WHAT YOU WILL DO: Reproduce word for word the description of the data mining course repository that follows.

-- EXCERPTED TEXT follows --

CISC-873-DM-Data-Mining

This repo contains the solutions to Kaggle competitions from the Data Mining course from queen’s university mater degree program.

Each notebook contains: Problem formulation, Data inspecting, Data Preprocessing Trials to find the best solution, Thoughts and observations for trials and comments on results.

CISC-873-DM-F22-A1: Wish.com Product Rating Prediction

In this assignment, you will be working with a tabular dataset. The dataset is not clean, and you will need some preprocessing depending on the models of your choice. The dataset is the wish.com product dataset. We collected the data combined with some available data. Some nosies are added to the dataset. The goal is to predict the product ratings given the other features known for a product on Wish.com. Ratings are in categories from 1 to 5. For one product, the higher the rating is, the more the customers like the product. In this way, when you have a new product to be put on wish.com, you can estimate how likely people will like your product, without actually listing out there.

-- EXCERPTED TEXT concluded --
-- RAW DATA follows --

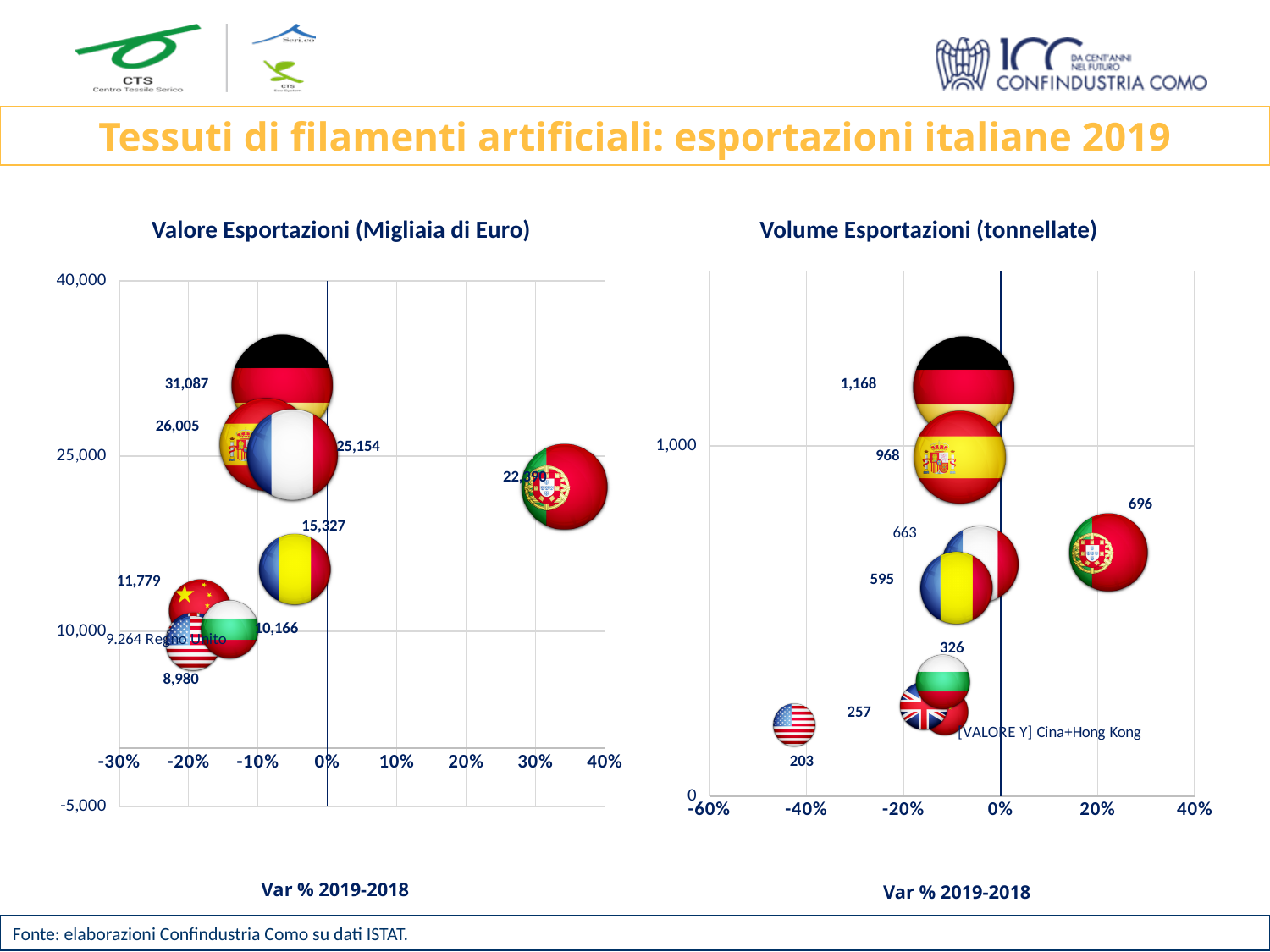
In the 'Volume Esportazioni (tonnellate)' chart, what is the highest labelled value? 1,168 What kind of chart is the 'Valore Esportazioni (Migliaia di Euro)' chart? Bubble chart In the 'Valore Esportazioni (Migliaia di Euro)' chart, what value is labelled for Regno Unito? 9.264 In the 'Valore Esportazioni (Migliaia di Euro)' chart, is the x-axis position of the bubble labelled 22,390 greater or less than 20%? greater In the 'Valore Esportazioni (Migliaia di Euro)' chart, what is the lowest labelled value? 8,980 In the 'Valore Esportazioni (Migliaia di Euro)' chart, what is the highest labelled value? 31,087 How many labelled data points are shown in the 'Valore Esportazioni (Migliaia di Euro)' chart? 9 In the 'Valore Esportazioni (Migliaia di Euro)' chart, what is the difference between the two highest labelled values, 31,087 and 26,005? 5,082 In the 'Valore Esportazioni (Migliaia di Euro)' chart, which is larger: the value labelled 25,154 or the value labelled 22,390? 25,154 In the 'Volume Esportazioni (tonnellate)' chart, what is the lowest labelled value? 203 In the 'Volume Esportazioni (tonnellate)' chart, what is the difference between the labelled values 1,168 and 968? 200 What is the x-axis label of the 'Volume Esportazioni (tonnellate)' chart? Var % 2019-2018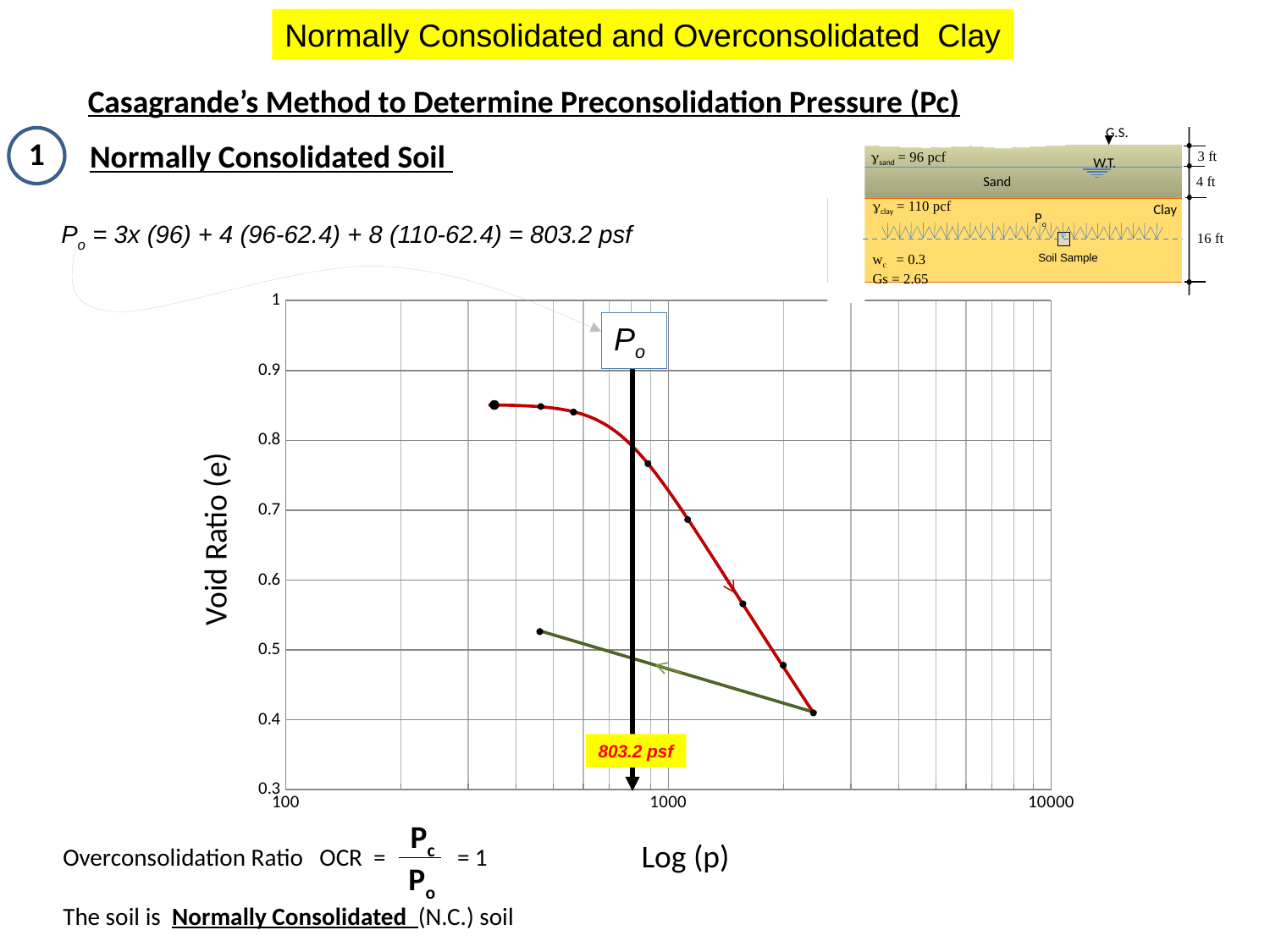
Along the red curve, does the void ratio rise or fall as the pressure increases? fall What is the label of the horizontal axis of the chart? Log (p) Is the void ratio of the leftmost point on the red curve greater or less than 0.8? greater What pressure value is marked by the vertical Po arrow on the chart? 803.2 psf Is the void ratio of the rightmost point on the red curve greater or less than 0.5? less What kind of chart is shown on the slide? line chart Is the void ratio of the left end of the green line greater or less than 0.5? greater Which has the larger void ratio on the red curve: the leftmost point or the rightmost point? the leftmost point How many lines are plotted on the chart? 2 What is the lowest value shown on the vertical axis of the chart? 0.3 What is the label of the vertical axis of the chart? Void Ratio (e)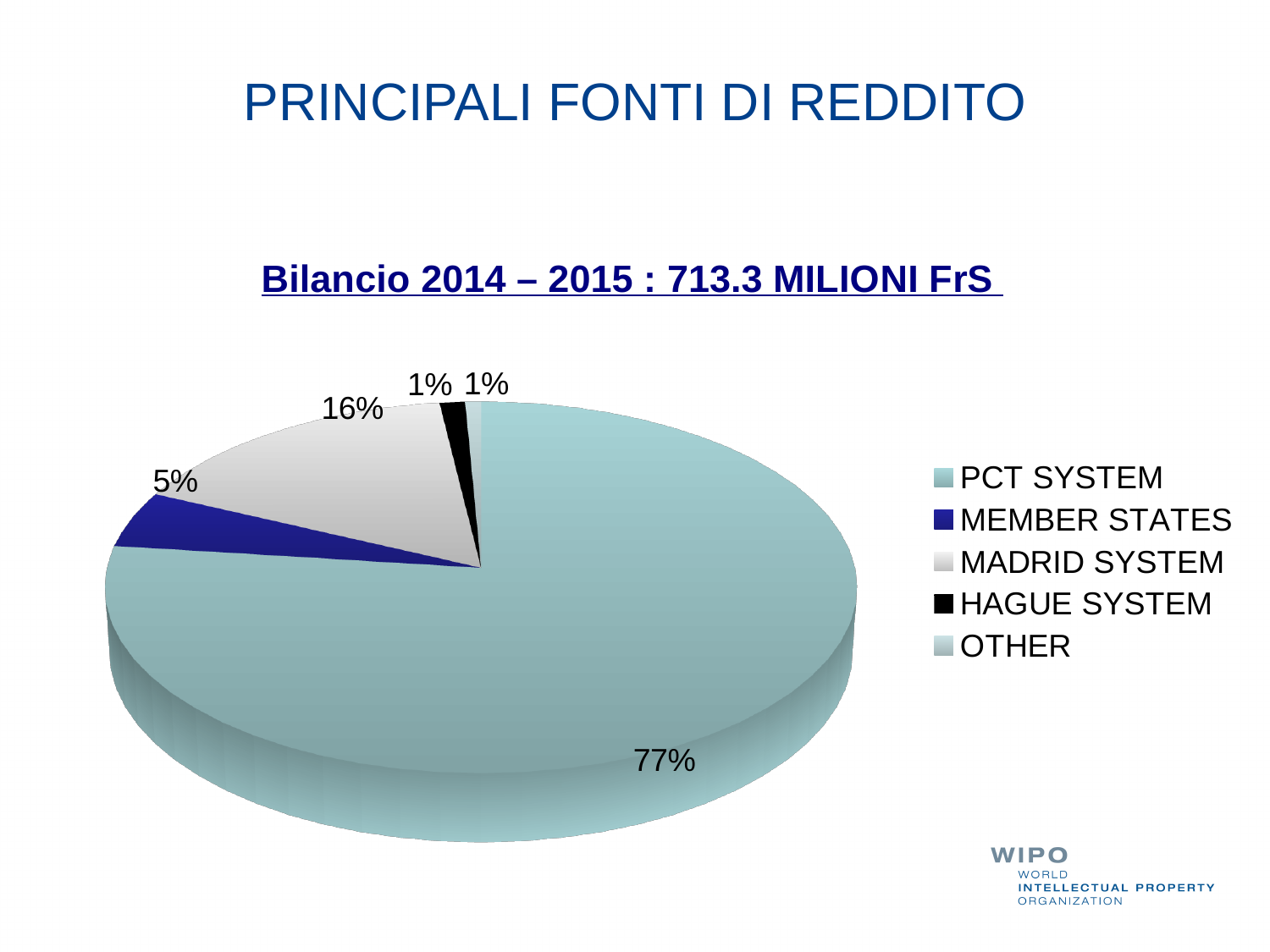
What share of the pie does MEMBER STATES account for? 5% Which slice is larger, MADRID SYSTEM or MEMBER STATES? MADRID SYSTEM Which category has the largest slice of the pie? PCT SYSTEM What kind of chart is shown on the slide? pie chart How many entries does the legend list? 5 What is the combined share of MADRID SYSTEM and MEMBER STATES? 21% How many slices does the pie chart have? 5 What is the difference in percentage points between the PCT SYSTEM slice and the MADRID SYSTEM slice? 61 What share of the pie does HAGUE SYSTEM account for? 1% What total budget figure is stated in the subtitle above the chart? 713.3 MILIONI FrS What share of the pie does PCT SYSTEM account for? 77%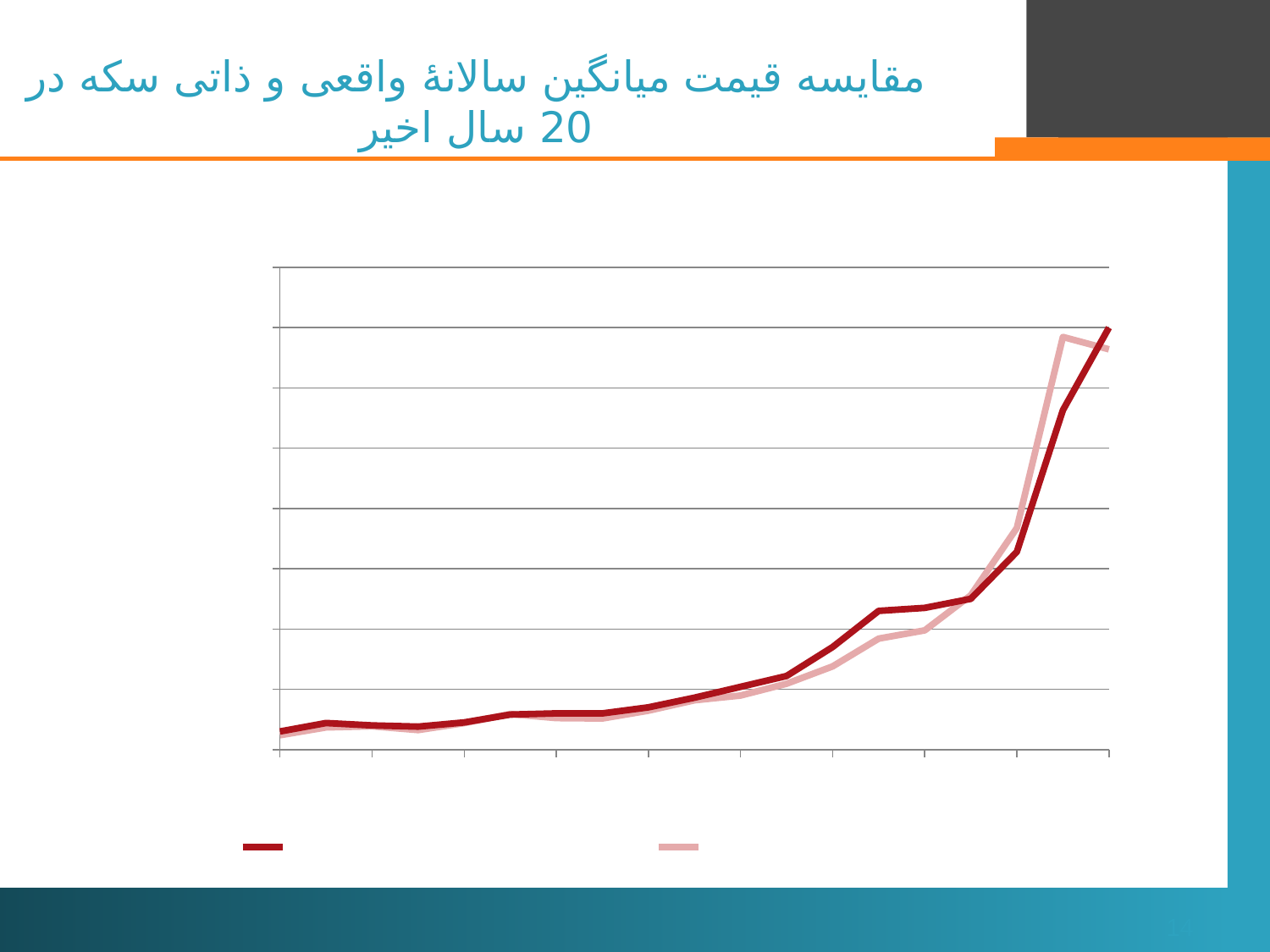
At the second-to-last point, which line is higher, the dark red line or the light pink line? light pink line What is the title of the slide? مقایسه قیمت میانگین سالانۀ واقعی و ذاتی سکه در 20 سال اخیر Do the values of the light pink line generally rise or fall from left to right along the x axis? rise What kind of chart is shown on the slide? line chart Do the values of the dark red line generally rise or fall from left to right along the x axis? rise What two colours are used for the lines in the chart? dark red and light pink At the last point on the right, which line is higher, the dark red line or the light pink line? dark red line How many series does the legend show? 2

-- RAW DATA concluded --

RESULT OF THE TASK:
CISC-873-DM-Data-Mining

This repo contains the solutions to Kaggle competitions from the Data Mining course from queen’s university mater degree program.

Each notebook contains: Problem formulation, Data inspecting, Data Preprocessing Trials to find the best solution, Thoughts and observations for trials and comments on results.

CISC-873-DM-F22-A1: Wish.com Product Rating Prediction

In this assignment, you will be working with a tabular dataset. The dataset is not clean, and you will need some preprocessing depending on the models of your choice. The dataset is the wish.com product dataset. We collected the data combined with some available data. Some nosies are added to the dataset. The goal is to predict the product ratings given the other features known for a product on Wish.com. Ratings are in categories from 1 to 5. For one product, the higher the rating is, the more the customers like the product. In this way, when you have a new product to be put on wish.com, you can estimate how likely people will like your product, without actually listing out there.